In [None]:
import sys; sys.path.append('../src')

def dump(df):
    print(df.to_markdown(index=False))

# Pluck 🚀 🍊

![PyPI](https://img.shields.io/pypi/v/pluck-graphql) ![GitHub](https://img.shields.io/github/license/galpin/pluck)

Pluck is a GraphQL client that transforms queries into Pandas data-frames.

## Installation

Install Pluck from [PyPi](https://pypi.org/project/pluck-graphql/):

```bash
pip install pluck-graphql
```

## Introduction

The easiest way to get started is to use `pluck.read_graphql` to execute a query.

Let's read the first five SpaceX launches into a data-frame:

In [None]:
import pluck

SpaceX = "https://api.spacex.land/graphql"

query = """
{
  launches(limit: 5) {
    mission_name
    launch_date_local
    rocket {
      rocket_name
    }
  }
}
"""
frame, = pluck.read_graphql(query, url=SpaceX)
dump(frame)

### Implicit Mode

The query above uses _implicit mode_. This is where the entire response is normalized into a single data-frame.

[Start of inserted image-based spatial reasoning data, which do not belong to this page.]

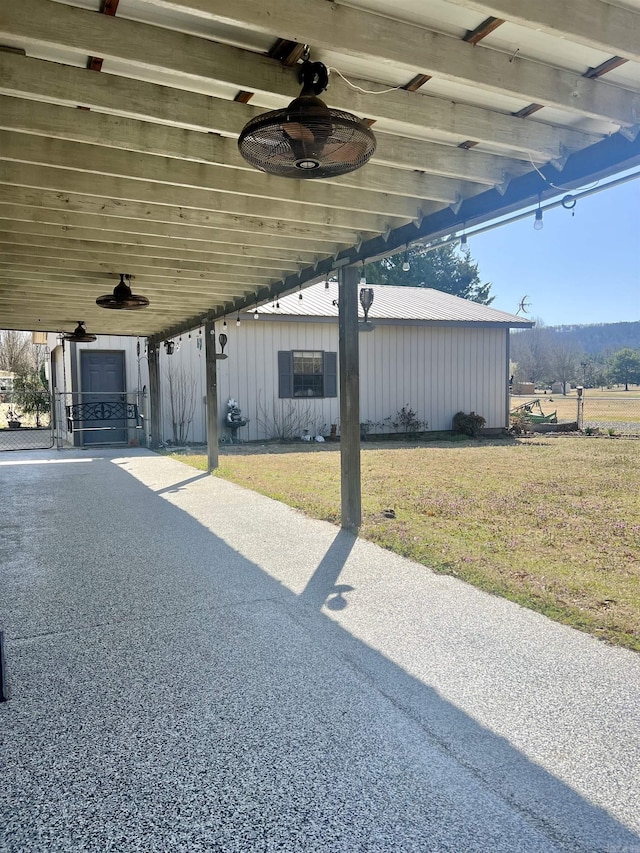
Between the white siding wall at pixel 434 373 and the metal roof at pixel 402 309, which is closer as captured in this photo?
the metal roof at pixel 402 309

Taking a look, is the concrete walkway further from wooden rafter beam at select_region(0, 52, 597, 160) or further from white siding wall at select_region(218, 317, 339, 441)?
white siding wall at select_region(218, 317, 339, 441)

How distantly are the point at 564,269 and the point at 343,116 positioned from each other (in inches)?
2348

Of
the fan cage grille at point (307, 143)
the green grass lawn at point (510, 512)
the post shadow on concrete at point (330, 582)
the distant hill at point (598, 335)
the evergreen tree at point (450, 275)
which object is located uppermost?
the evergreen tree at point (450, 275)

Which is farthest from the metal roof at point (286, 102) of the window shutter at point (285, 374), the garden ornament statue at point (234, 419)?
the window shutter at point (285, 374)

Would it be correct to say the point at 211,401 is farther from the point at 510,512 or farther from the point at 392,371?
the point at 392,371

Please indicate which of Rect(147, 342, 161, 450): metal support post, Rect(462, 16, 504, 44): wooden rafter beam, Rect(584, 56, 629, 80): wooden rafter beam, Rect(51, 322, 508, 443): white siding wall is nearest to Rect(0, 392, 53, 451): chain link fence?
Rect(51, 322, 508, 443): white siding wall

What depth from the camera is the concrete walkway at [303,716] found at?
5.57 ft

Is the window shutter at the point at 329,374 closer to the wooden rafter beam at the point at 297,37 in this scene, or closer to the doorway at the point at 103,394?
the doorway at the point at 103,394

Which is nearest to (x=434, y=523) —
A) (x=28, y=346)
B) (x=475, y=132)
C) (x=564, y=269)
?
(x=475, y=132)

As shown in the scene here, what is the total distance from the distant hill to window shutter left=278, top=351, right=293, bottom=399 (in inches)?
1346

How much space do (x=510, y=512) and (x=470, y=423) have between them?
29.2 ft

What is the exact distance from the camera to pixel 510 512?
5.77 m

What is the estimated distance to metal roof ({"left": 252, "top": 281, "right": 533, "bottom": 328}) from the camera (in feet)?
42.8

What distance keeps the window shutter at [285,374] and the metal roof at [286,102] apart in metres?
8.01
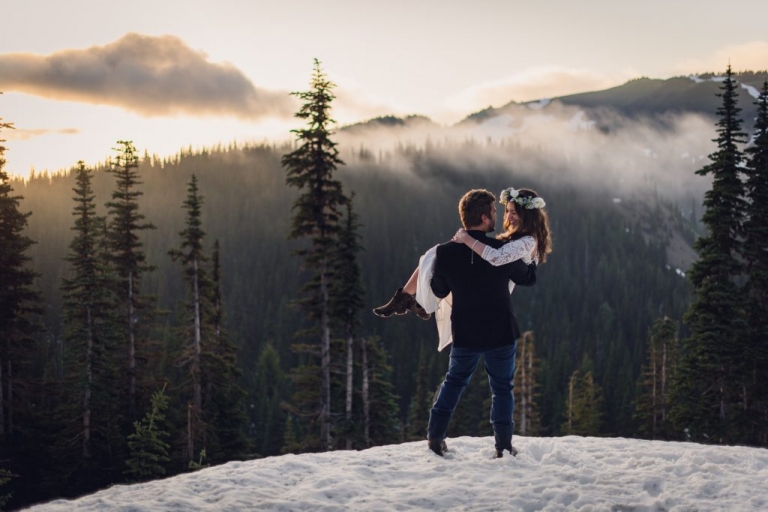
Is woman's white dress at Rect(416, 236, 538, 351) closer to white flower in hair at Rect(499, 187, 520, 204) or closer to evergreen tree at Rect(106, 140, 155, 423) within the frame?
white flower in hair at Rect(499, 187, 520, 204)

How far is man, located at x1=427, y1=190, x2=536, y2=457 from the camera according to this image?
25.5ft

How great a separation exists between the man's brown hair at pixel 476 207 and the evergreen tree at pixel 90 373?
22.9 metres

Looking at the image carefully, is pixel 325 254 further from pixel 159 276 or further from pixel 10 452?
pixel 159 276

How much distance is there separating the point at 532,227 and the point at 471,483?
3.20 metres

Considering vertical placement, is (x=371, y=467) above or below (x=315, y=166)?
below

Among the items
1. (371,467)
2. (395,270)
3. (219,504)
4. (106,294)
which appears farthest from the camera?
(395,270)

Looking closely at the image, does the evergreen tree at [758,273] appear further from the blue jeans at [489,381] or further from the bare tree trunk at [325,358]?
the blue jeans at [489,381]

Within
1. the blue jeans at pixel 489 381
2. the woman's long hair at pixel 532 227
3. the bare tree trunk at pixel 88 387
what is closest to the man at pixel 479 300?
the blue jeans at pixel 489 381

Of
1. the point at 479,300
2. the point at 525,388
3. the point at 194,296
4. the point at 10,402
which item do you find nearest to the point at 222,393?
the point at 194,296

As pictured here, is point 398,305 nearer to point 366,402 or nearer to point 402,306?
point 402,306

The return value from `read_graphql` is an instance of `pluck.Response`. This object is _iterable_ and enumerates the data-frames in the query. Because this query uses _implicit mode_, the iterator contains only a single data-frame (note that the trailing comma is still required).

### @frame directive

But Pluck is more powerful than _implicit mode_ because it provides a custom `@frame` directive.

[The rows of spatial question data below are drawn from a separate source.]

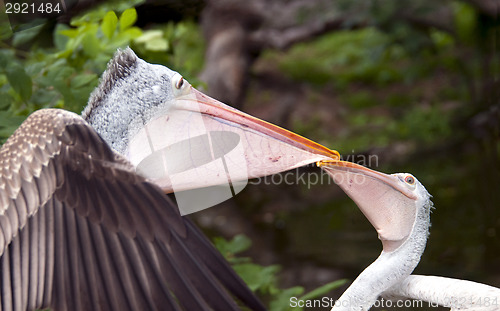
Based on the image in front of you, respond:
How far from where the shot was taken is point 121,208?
184cm

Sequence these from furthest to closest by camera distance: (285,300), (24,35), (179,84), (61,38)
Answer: (61,38) → (24,35) → (285,300) → (179,84)

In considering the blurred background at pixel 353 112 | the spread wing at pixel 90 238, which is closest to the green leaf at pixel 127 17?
the blurred background at pixel 353 112

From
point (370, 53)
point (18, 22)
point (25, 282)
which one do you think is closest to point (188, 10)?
point (18, 22)

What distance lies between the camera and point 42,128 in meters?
2.01

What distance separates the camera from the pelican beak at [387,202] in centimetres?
219

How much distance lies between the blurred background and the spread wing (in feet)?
4.71

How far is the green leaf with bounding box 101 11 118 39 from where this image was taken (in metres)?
2.81

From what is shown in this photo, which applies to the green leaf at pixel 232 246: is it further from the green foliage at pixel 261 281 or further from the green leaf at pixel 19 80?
the green leaf at pixel 19 80

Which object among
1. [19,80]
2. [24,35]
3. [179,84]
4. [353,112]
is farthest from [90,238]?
[353,112]

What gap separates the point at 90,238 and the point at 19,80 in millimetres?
1137

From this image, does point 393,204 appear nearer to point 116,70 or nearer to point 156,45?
point 116,70

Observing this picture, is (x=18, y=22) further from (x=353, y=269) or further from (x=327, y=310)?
(x=353, y=269)

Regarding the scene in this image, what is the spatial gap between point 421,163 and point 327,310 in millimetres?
2543

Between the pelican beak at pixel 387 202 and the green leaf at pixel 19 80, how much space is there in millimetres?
1382
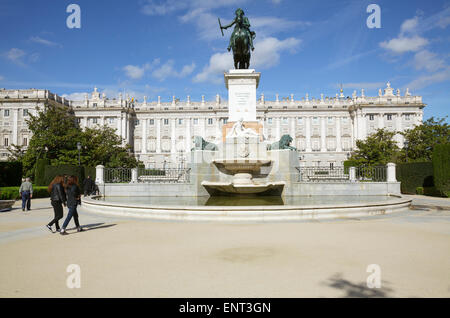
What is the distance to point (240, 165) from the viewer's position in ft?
45.3

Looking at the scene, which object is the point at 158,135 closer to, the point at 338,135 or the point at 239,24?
the point at 338,135

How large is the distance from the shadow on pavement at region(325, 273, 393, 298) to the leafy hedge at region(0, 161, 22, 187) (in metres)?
25.8

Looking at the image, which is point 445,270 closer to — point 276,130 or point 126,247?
point 126,247

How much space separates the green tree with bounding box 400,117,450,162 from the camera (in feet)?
111

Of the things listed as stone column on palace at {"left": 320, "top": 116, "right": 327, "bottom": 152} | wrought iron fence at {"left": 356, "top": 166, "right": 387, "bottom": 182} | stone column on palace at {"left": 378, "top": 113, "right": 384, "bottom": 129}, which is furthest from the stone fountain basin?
stone column on palace at {"left": 320, "top": 116, "right": 327, "bottom": 152}

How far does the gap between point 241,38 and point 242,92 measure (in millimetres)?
3042

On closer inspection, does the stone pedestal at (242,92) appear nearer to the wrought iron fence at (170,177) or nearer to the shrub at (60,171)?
the wrought iron fence at (170,177)

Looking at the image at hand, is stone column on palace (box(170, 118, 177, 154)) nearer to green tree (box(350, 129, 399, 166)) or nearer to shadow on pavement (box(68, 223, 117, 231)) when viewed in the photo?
green tree (box(350, 129, 399, 166))

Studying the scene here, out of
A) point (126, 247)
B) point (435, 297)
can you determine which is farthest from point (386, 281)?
point (126, 247)

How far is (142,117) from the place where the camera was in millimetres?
90375

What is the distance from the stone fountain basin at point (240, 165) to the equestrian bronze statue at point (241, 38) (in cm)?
659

The `@frame` directive specifies portions of the GraphQL response that we want to transform into data-frames. The directive is removed before the query is sent to the GraphQL server.

Using the same query, rather than use implicit mode, let's pluck the `launches` field from the response:

In [None]:
query = """
{
  launches(limit: 5) @frame {
    mission_name
    launch_date_local
    rocket {
      rocket_name
    }
  }
}
"""
launches, = pluck.read_graphql(query, url=SpaceX)
dump(launches)

The column names are no longer prefixed with `launches` because it is now the root of the data-frame.

### Multiple @frame directives

We can also pluck multiple data-frames from a single GraphQL query.

Let's query the first five SpaceX `rockets` as well: 

In [None]:
query = """
{
  launches(limit: 5) @frame {
    mission_name
    launch_date_local
    rocket {
      rocket_name
    }
  }
  rockets(limit: 5) @frame {
    name
    type
    company
    height {
      meters
    }
    mass {
      kg
    }
  }
}
"""
launches, rockets = pluck.read_graphql(query, url=SpaceX)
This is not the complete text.